Reproducibility (the bar is high here)
State enough to reproduce — this is the field's defining review criterion:
| Report | Example |
|---|---|
| Random seeds | "results averaged over 5 seeds; seeds listed in App. C" |
| Hyperparameters | full grid + selected values; selection criterion (val set) |
| Compute | hardware, GPU-hours, wall-clock — for fair-comparison and carbon reporting |
| Data | version, splits, preprocessing, license; how train/val/test were separated |
| Model | exact checkpoint / API model and date (API models drift — pin the version) |
| Decoding (for LLMs) | temperature, top-p, max tokens, stop conditions, prompt templates (verbatim, in App.) |
| Code/data release | repository or "will be released"; tie to agent_docs/reproducibility.md |
data/raw/ is immutable (enforced by protect-sources.sh) — derive splits into new files, never edit raw in place.
Baselines & ablations (reviewers attack these first)
- Fair comparison: matched compute / parameter / data budgets. A win under unequal budgets is not a win — state the budgets.
- Strong baselines: include the obvious strong method, not just weak ones.

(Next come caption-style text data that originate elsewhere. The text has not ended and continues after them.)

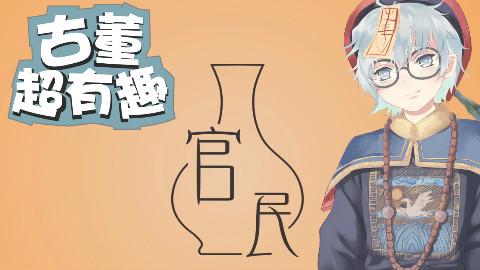 【古董超有趣】1:那些超贵的古董瓷器都是什么?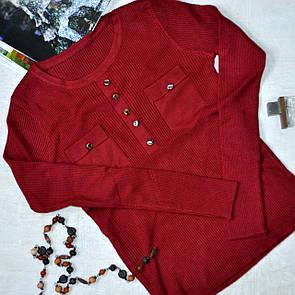 Женская бордовая кофточка с нашивными карманами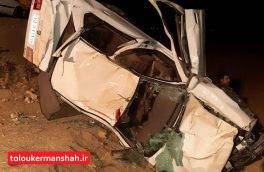 یک کشته و ۵ مجروح در سانحه رانندگی مسیر کنگاور-نهاوند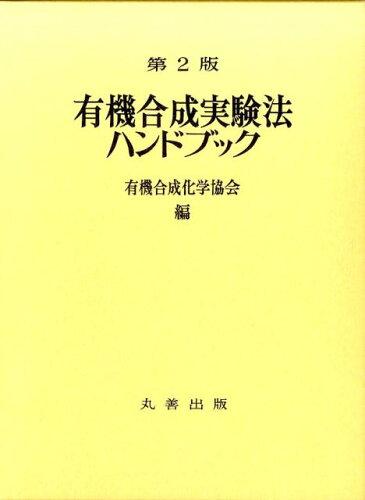 有機合成実験法ハンドブック第2版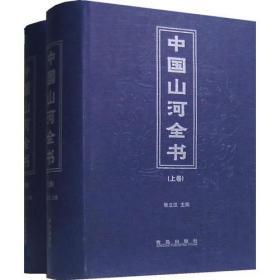 中国山河全书(上下)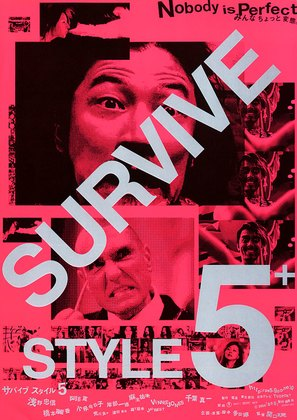 Survive Style 5+ - Japanese poster (thumbnail)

A missing obvious baseline is the most common desk-reject reason.
- Ablations: remove each component of your method to show it carries weight. "We add A, B, C and it's better" is not a result; "A alone gives X, +B gives Y, +C gives Z" is.
- Variance: report over multiple seeds/runs with error bars or CIs — never a single run. See
agent_docs/statistics.md.
Evaluation hygiene
- Contamination / leakage: check that test data (or its sources) did not appear in pretraining or in your tuning. State how you checked. For LLMs, benchmark contamination is a first-order reviewer concern.

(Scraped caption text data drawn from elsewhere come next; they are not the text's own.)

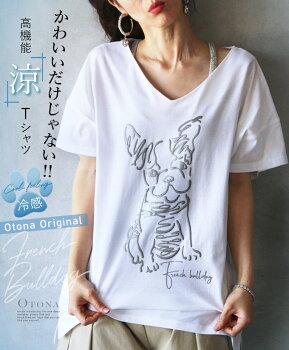 Tシャツ。日本製。Vネック。マルチエフェクト。冷感素材。速乾。汗染み軽減。涼しい。フレンチブルドッグ。ワンちゃん。白色。ホワイト。かわいいだけじゃない!高機能フレブルTシャツ6/1320時販売新作×メール便不可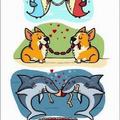 El amor es el amor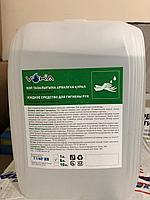 Антисептик для рук, дезинфицирующее средство 5л, в канистре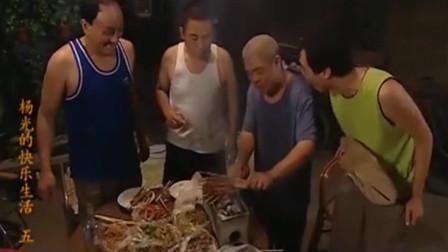 杨光的快乐生活:老爷子以为楼下着火了,杨光下去一下,众人在杨光家烧烤!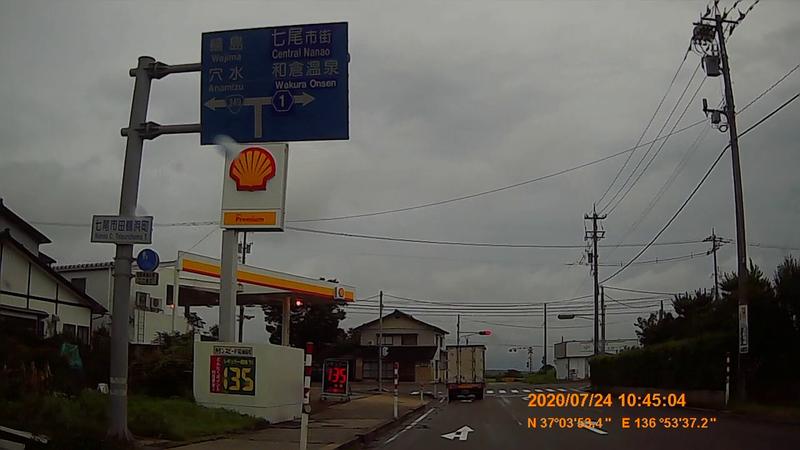 f:id:japan_route:20201004123702j:plain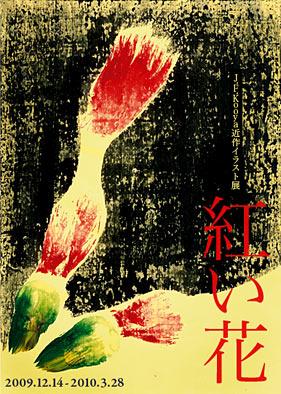 展示会『紅い花』DM by J.F.Kooya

- Held-out discipline: tune on val, report on test once. No test-set peeking, no selecting the seed that looks best.
- Human eval (when used): protocol, number of annotators, inter-annotator agreement (e.g. Cohen's κ), and the rubric belong in the paper.
- Benchmark saturation: if a benchmark is near-ceiling, a small gain may be noise — argue significance.
LLM-agent specifics
- Vocabulary (lock per
MANUSCRIPT_MAP.md → Terminology): agent, tool, tool call, trajectory / rollout, episode, step, task horizon, policy, scaffold. Pick one term per concept — e.g. "tool-call accuracy", not alternating "success rate" / "correctness". - Environment versioning: agent benchmarks change; pin the environment/harness version and commit hash.
- Non-determinism: API models and sampling make runs non-reproducible — report multiple rollouts, temperature, and the model snapshot date.
- Cost & latency: report tokens / API cost / wall-clock — agentic methods that "win" by spending 10× compute must say so.
- Partial credit: distinguish full task success from partial / sub-goal completion; define the metric precisely.
Citations & notation
- Style: numbered (ACL/IEEE) or author–year (
natbib) per venue. Cite the published version when one exists, not just the arXiv id. - Notation: define every symbol on first use; brace-protect acronyms in BibTeX titles so they survive casing —
{LLM},{API},{RAG}. - Common knowledge for this audience needs no citation (e.g. "LLMs can produce ungrounded outputs"); calibrate to the venue's readership.
Typical reviewer concerns (pre-empt them)
| Concern | What it looks like | Pre-empt by |
|---|---|---|
| Missing baseline | "why not compare to X?" | include the obvious strong baseline |
| Cherry-picking | only nice qualitative examples | random samples + failure cases |
| No significance | single-run SOTA | multiple seeds + CIs / tests |
| Unfair comparison | more compute/data than baselines | matched budgets, stated |
| Contamination | test seen in pretraining | a stated contamination check |
| Irreproducible | API model, no version | pin model + date + decoding params |
| Overclaim | "general", "SOTA", "solves" | calibrate to the tested settings (agent_docs/academic-style.md) |
| No limitations | absent / perfunctory | a genuine Limitations section |
MANUSCRIPT_MAP.md additions for ML papers
Add to your map's Claims that need extra care:
- Generalization beyond the tested benchmarks/harness is out of scope unless shown.
- A correlational ablation does not license a causal claim ("more tools causes higher success").
- "SOTA" / "first" / "best" require the comparison that establishes them, under matched budgets.